* RECORDS SUPPLIED
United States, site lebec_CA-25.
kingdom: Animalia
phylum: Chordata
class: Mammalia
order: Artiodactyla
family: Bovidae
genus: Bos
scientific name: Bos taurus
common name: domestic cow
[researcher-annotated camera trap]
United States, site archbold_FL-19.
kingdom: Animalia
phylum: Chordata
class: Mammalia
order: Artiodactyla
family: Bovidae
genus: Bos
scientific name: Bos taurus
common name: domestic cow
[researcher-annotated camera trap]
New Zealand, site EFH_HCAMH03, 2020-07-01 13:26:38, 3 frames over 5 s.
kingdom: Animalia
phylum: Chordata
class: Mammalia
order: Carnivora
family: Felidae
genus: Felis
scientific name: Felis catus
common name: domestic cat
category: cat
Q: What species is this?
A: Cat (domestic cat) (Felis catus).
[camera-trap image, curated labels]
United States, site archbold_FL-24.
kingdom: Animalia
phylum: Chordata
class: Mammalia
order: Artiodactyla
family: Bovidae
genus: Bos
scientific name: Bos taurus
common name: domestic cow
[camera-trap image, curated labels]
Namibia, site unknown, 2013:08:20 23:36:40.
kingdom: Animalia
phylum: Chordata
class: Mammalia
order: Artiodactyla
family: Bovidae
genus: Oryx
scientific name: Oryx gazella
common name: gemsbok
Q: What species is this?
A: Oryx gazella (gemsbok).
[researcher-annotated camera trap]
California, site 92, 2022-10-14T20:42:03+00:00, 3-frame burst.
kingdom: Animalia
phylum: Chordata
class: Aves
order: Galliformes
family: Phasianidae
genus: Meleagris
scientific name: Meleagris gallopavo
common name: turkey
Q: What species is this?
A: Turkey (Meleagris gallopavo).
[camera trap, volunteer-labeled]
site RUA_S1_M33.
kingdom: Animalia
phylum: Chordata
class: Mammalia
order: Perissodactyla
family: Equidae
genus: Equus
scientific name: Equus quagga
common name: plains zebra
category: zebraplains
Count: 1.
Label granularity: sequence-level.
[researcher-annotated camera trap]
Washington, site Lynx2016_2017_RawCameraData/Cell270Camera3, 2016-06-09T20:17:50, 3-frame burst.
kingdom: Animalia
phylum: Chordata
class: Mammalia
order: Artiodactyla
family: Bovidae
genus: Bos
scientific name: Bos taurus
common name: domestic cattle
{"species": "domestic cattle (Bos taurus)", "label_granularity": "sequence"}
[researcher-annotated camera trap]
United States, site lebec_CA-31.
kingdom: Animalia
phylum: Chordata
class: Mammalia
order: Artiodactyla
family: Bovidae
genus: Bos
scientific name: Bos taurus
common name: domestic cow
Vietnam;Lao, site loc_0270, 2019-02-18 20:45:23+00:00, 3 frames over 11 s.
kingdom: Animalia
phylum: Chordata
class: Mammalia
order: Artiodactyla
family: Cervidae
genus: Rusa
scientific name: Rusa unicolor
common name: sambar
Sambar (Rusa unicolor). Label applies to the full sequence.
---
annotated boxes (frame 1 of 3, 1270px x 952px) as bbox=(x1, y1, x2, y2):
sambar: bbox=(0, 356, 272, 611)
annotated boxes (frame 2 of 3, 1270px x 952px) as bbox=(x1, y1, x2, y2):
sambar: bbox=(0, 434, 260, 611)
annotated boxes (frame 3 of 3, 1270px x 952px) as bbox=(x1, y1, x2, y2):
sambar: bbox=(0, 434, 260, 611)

* WHAT IS BEING ASKED
After locating the line with "California, site 92, 2022-10-14T20:42:03+00:00, 3-frame" in the material above, return it and each line after it exactly, ending at the line with "common name: domestic cattle".

* ANSWER TO THE PROBLEM
California, site 92, 2022-10-14T20:42:03+00:00, 3-frame burst.
kingdom: Animalia
phylum: Chordata
class: Aves
order: Galliformes
family: Phasianidae
genus: Meleagris
scientific name: Meleagris gallopavo
common name: turkey
Q: What species is this?
A: Turkey (Meleagris gallopavo).
[camera trap, volunteer-labeled]
site RUA_S1_M33.
kingdom: Animalia
phylum: Chordata
class: Mammalia
order: Perissodactyla
family: Equidae
genus: Equus
scientific name: Equus quagga
common name: plains zebra
category: zebraplains
Count: 1.
Label granularity: sequence-level.
[researcher-annotated camera trap]
Washington, site Lynx2016_2017_RawCameraData/Cell270Camera3, 2016-06-09T20:17:50, 3-frame burst.
kingdom: Animalia
phylum: Chordata
class: Mammalia
order: Artiodactyla
family: Bovidae
genus: Bos
scientific name: Bos taurus
common name: domestic cattle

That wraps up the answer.